§ **Problem details**: Express every line of the rows below as a JSON list of strings, one string per line, skipping blank lines and leaving out the pictures.

§ **Collected data**:
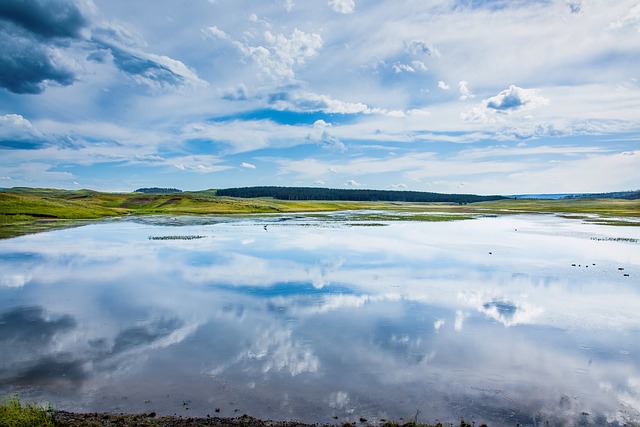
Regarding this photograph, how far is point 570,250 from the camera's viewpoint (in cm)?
3731

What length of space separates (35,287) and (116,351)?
1281 centimetres

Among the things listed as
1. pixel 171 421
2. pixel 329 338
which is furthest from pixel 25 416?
pixel 329 338

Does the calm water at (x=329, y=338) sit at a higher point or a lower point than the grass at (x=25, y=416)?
lower

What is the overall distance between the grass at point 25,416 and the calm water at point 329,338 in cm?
82

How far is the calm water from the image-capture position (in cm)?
1018

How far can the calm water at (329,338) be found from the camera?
10180 millimetres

§ **Solution**:
[
  "Regarding this photograph, how far is point 570,250 from the camera's viewpoint (in cm)?",
  "3731",
  "What length of space separates (35,287) and (116,351)?",
  "1281 centimetres",
  "Among the things listed as",
  "1. pixel 171 421",
  "2. pixel 329 338",
  "which is furthest from pixel 25 416?",
  "pixel 329 338",
  "Does the calm water at (x=329, y=338) sit at a higher point or a lower point than the grass at (x=25, y=416)?",
  "lower",
  "What is the overall distance between the grass at point 25,416 and the calm water at point 329,338 in cm?",
  "82",
  "How far is the calm water from the image-capture position (in cm)?",
  "1018",
  "How far can the calm water at (329,338) be found from the camera?",
  "10180 millimetres"
]